▶ EXERCISE SET:
(a) Copy from the landlord insurance thread, word for word, the passage running from "## noproblem (19" up to and including "landlord (20 Jan 2016)".
(b) Decide whether each statement agrees with the landlord insurance thread, answering yes or no and quoting the words of the thread that settle it: (i) The owner of the rented apartment says buildings insurance is covered by management fees. (ii) The poster named landlord says each rented property has its own separate landlord policy. (iii) The owner of the rented apartment has already taken out a contents policy.
(c) Write what comes next in the forum thread on landlord insurance for an apartment, picking up right after its final line.

▶ DOCUMENT SEGMENT:
# Landlord Insurance for Apartment - Is it worth it?



## llgon (19 Jan 2016)

I own an apartment which is rented out, I have taken out no insurance on it.  Buildings insurance covered by management fees, I wouldn't be too concerned about insuring contents, if damage/loss I could cope with it.  My main worry would be liability for accident etc. within apartment, presumably not covered by buildings insurance.  Is it worth taking out policy just for this, I feel I have done everything to comply with regs and create safe environment, would there be any other benefits?  Do insurers sell these policies directly or is it necessary to go through a broker? Thanks


----------



## noproblem (19 Jan 2016)

As the owner of Easi-Jet once said, "If you think insurance is expensive, try having an accident without it"?


----------



## landlord (20 Jan 2016)

I have multiple properties rented with only the block insurance. I take a chance.


----------



## peteb (20 Jan 2016)

▶ MATERIAL PROVIDED:
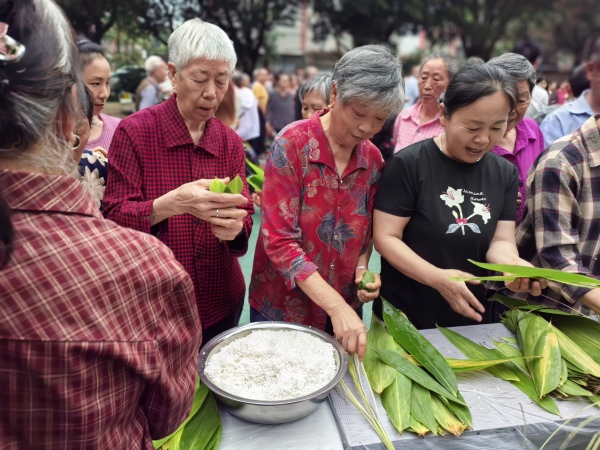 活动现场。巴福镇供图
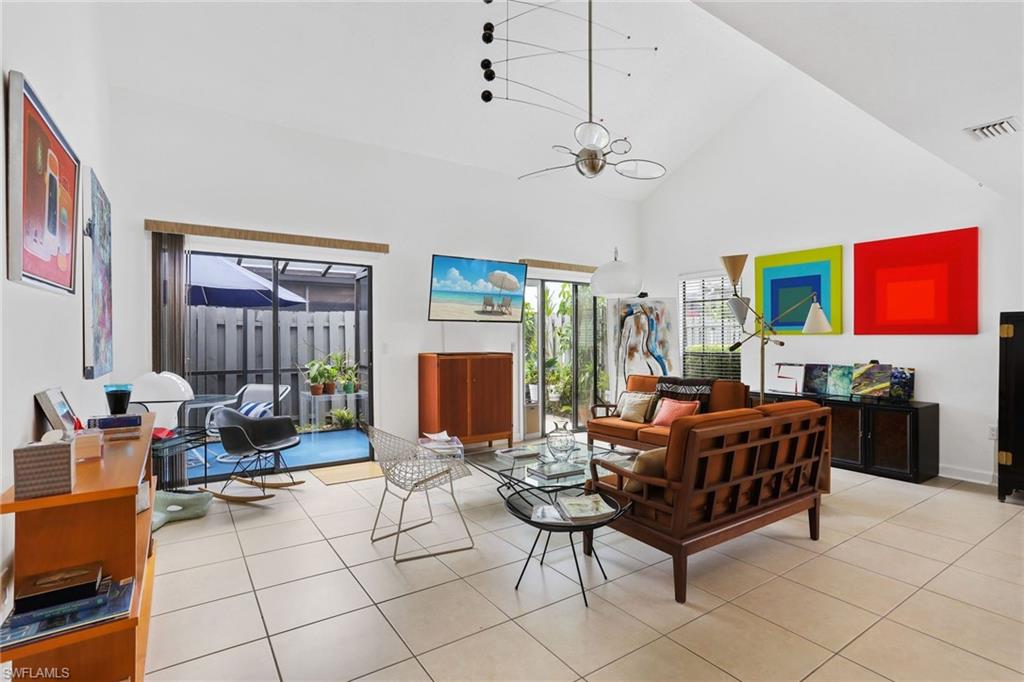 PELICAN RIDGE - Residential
==
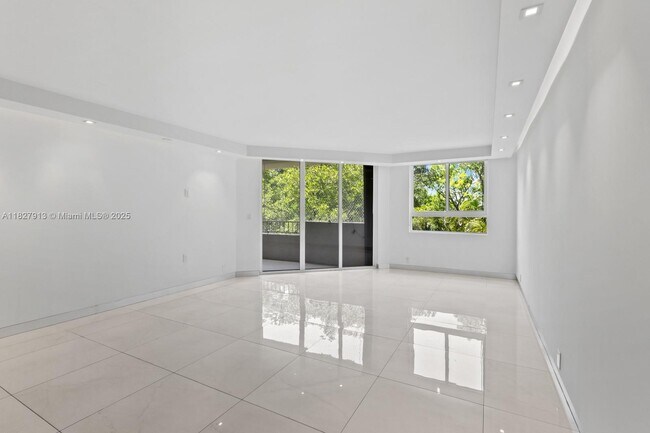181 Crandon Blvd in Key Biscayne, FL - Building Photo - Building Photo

▶ ANSWER LIST:
(a)
## noproblem (19 Jan 2016)

As the owner of Easi-Jet once said, "If you think insurance is expensive, try having an accident without it"?


----------



## landlord (20 Jan 2016)

(b)
(i) Yes: "Buildings insurance covered by management fees"
(ii) No: "I have multiple properties rented with only the block insurance."
(iii) No: "I have taken out no insurance on it."

(c)
a contents only policy will cover your public liability as a property owner to the tenant.  Probably set you back 100 to 150!


----------



## Clonback (20 Jan 2016)

The risk is high so for a relatively small amount I would definitely insure contents and avail of public liability which is the most important.
The cost is tax allowable.


----------



## facetious (20 Jan 2016)

The law (RTA 2004, section 12, Landlord Obligations, requires a landlord to have in place an insurance policy:

_12 (c) subject to subsection (3), effect and maintain a policy of
insurance in respect of the structure of the dwelling, that
is to say a policy—
(ii) that indemnifies, to an amount of at least \250,000,
the landlord against any liability on his or her part
arising out of the ownership, possession and use of
the dwelling,_

If you, as a landlord do not comply with the law, do not complain if your tenant does likewise.


----------



## llgon (20 Jan 2016)

Thanks for all the replies.  I was unaware of the obligation under law to have such insurance in place. I do try to follow all the rules and would have checked the PRTB list of obligations which include 'insure your property', I thought I had this one covered.  Do insurance companies provide a policy 'against any liability' of a landlord? Anyway, the conclusion is that I will take out a policy.


----------



## Bronte (20 Jan 2016)

landlord said:


> I have multiple properties rented with only the block insurance. I take a chance.



That's crazy.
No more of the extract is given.